3 Steps in Power Analysis

The basic approach to power analysis is to imagine that we are doing an identical study many times. For example, we pretend that we are trying to estimate $a,c$, and $e$ for a given population by taking samples of a given number of MZ and DZ twins. Each sample would give somewhat different estimates of the parameters, depending on how many twins we study, and how big $a,c$, and $e$ are in the study population. Suppose we did a very large number of studies and tabulated all the estimates of the shared environmental component, $c^2$. In some of the studies, even though there was some shared environment in the population, we would find estimates of $c^2$ that were not significant. In these cases we would commit ``type II errors.'' That is, we would not find a significant effect of the shared environment even though the value of $c^2$ in the population was truly greater than zero. Assuming we were using a $\chi^2$ test for 1 df to test the significance of the shared environment, and we had decided to use the conventional 5% significance level, the probability of Type II error would be the expected proportion of samples in which we mistakenly decided in favor of the null hypothesis that $c^2 = 0$. These cases would be those in which the observed value of $\chi^2$ was less than 3.84, the 5% critical value for 1 df. The other samples in which $\chi^2$ was greater than 3.84 are those in which we would decide, correctly, that there was a significant shared environmental effect in the population. The expected proportion of samples in which we decide correctly against the null hypothesis is the power of the test. Designing a genetic study boils down to deciding on the numbers and types of relationships needed to achieve a given power for the test of potentially important genetic and environmental factors. There is no general solution to the problem of power. The answers will depend on the specific values we contemplate for all the factors listed above. Before doing any power study, therefore, we have to decide the following questions in each specific case:

1. What kinds of relationships are to be considered?
2. What significance level is to be used in hypothesis testing?
3. What values are we assuming for the various effects of interest in the population being studied?
4. What power do we want to strive for in designing the study?

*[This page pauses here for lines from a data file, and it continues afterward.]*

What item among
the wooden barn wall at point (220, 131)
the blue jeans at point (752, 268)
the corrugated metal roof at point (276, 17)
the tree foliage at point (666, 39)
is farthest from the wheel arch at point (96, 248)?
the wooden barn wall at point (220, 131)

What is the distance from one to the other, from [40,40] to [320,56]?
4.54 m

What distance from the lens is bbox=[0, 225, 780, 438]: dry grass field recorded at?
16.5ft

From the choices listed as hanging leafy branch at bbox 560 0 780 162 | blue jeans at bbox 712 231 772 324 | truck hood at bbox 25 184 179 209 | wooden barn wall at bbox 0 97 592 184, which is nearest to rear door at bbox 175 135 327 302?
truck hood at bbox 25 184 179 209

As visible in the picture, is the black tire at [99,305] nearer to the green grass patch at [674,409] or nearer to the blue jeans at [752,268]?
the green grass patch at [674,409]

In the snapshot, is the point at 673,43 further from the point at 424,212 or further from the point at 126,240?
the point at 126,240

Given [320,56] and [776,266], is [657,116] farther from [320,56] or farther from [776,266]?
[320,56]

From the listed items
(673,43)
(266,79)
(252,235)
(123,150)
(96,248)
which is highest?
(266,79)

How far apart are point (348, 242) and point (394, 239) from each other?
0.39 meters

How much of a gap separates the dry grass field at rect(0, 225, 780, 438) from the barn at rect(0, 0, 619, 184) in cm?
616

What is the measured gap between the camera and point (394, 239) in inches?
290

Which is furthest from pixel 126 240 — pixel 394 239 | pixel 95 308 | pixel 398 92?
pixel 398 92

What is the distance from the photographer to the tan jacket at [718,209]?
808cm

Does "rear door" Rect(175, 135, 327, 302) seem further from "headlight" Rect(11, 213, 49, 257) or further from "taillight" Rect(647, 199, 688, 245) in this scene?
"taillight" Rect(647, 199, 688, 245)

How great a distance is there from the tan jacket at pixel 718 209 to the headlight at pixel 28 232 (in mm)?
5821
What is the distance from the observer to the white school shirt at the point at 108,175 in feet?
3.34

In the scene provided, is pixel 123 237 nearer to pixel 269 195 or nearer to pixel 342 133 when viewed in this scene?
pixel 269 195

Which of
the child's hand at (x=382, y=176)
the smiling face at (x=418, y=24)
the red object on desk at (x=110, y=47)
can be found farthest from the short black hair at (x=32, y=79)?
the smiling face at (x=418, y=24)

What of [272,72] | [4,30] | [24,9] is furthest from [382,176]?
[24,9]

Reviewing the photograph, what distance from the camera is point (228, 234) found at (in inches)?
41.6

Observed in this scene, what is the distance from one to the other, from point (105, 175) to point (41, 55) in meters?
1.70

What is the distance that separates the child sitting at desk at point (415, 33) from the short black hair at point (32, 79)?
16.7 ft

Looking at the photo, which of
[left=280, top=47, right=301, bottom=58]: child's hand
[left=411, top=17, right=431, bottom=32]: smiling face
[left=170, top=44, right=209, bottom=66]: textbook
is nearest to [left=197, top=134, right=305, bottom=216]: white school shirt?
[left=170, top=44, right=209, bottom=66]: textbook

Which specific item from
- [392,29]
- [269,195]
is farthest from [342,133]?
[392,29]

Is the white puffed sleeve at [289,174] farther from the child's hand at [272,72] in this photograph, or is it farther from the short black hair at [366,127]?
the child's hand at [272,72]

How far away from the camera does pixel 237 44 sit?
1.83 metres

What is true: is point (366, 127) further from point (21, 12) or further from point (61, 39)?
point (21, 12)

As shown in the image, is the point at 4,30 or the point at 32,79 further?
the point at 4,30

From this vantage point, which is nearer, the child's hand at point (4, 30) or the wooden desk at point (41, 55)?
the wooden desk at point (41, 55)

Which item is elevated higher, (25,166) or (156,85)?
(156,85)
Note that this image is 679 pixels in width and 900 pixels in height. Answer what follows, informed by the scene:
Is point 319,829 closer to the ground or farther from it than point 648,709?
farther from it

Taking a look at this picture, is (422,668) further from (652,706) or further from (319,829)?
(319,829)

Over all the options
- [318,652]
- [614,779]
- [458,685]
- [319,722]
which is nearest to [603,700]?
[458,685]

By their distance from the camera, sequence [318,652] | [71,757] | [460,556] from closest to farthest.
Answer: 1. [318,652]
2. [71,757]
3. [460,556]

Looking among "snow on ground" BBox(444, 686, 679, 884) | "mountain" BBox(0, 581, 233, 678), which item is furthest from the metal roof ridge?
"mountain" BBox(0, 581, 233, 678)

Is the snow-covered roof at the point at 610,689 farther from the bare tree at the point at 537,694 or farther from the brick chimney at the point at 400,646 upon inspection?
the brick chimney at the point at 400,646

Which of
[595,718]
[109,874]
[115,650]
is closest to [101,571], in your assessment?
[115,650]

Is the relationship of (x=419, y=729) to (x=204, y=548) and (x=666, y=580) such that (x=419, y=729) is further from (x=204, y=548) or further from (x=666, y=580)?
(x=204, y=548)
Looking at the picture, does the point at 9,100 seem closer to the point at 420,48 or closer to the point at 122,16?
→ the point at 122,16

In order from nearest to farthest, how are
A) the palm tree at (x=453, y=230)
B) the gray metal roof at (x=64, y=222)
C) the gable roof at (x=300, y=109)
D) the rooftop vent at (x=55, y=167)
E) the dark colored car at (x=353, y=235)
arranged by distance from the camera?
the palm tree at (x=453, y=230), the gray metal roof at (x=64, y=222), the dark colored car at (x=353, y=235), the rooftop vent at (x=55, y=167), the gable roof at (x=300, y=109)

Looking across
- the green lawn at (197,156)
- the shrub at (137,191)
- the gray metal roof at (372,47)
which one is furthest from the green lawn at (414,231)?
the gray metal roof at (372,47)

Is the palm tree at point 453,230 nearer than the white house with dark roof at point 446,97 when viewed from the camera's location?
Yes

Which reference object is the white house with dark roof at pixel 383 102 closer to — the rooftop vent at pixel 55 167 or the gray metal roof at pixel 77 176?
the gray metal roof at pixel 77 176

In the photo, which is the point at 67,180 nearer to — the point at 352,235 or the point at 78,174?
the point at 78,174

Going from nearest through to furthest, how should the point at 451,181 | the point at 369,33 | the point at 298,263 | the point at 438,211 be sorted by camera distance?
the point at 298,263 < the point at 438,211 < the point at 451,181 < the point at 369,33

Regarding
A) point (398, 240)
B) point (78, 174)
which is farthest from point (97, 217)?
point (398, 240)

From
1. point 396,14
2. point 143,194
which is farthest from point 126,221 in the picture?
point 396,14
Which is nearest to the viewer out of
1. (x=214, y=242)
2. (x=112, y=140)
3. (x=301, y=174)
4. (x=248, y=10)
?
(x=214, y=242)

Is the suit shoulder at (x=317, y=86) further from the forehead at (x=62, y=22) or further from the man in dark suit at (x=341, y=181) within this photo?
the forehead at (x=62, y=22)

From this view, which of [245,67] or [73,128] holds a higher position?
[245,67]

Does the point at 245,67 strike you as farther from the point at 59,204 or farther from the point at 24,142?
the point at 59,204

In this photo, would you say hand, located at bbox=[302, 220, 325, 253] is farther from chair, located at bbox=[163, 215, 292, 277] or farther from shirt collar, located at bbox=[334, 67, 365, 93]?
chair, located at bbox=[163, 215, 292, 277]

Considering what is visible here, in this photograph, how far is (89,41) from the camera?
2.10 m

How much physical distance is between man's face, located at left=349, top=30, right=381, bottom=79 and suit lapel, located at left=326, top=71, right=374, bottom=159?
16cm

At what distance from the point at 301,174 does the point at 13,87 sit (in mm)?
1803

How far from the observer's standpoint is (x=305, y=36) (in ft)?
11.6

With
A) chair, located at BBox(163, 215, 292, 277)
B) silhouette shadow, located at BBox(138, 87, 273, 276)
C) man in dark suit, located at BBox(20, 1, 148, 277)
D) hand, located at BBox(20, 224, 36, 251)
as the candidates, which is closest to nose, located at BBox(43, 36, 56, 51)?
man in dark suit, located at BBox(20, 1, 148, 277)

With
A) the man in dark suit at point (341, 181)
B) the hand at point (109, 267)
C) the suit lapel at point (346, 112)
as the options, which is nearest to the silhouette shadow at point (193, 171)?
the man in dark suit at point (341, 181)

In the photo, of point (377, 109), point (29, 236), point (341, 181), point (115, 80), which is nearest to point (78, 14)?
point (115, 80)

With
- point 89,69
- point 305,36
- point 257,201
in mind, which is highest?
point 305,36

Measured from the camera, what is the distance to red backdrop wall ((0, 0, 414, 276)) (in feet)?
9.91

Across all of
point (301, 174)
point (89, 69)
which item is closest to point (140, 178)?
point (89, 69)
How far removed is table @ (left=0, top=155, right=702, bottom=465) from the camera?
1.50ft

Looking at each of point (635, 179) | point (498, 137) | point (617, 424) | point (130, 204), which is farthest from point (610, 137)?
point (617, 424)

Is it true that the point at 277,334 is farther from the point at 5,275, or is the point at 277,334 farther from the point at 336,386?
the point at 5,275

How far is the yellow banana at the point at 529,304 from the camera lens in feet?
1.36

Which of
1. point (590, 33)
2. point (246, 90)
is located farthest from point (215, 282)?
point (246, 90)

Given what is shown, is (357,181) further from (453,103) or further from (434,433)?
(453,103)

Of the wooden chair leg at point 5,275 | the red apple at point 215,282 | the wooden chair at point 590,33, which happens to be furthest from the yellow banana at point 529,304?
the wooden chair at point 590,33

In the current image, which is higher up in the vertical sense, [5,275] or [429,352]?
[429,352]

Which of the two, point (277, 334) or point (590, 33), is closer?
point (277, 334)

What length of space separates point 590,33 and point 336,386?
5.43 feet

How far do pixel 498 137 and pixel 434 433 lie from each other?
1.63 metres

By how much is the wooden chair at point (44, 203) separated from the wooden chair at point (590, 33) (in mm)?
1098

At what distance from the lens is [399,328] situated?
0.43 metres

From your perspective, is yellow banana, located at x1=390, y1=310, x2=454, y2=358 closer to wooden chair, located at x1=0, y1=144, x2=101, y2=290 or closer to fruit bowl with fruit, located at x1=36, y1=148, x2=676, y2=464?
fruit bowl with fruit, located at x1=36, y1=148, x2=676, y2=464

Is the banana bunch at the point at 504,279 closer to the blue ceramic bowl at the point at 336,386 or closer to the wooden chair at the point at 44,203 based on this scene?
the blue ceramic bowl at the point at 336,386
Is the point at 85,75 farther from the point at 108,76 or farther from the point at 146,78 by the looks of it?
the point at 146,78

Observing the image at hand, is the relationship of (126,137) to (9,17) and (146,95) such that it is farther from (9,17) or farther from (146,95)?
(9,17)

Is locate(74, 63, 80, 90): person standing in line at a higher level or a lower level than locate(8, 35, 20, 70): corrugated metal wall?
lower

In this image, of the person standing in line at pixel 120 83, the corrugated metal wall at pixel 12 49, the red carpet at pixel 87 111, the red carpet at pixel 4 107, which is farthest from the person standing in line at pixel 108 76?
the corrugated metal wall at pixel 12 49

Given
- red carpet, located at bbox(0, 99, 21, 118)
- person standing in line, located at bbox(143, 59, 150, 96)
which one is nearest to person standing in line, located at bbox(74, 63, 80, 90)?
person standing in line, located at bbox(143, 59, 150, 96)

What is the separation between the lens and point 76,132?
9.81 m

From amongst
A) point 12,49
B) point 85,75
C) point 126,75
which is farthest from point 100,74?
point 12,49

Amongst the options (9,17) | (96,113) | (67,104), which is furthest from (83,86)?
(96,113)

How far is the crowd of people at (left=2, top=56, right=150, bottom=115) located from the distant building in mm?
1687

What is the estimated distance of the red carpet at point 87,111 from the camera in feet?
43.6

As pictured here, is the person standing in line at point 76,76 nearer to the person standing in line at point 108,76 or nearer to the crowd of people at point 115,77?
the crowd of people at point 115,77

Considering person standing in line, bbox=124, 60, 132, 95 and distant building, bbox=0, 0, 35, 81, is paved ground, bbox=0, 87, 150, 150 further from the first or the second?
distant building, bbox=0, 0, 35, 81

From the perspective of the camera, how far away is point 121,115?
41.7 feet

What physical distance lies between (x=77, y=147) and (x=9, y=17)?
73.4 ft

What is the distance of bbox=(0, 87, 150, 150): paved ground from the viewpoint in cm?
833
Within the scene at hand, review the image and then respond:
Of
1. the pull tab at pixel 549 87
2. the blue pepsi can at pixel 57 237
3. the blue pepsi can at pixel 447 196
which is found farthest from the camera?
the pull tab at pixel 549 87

When we have answered these questions exactly, then we can conduct a power analysis for the specified set of conditions by following some basic steps:

1. Obtain expected covariance matrices for each set of relationships by substituting the assumed values of the population parameters in the model for each relationship.
2. Assign some initial arbitrary sample sizes to each separate group of relatives.
3. Use Mx to analyze the expected covariance matrices just as we would to analyze real data and obtain the $\chi^2$ value for testing the specific hypothesis of interest.
4. Find out (from statistical tables) how big that $\chi^2$ has to be to guarantee the power we need.
5. Use a simple formula (given below) to multiply our assumed sample size and solve for the sample size we need.

It is essential to remember that the sample size we obtain in step five only applies to the particular effect, design, sample sizes, and even to the distribution of sample sizes among the different types of relationship assumed in a specific power calculation. To explore the question of power fully, it often will be necessary to consider a number, sometimes a large number, of different designs and population values for the relevant effects of genes and environment.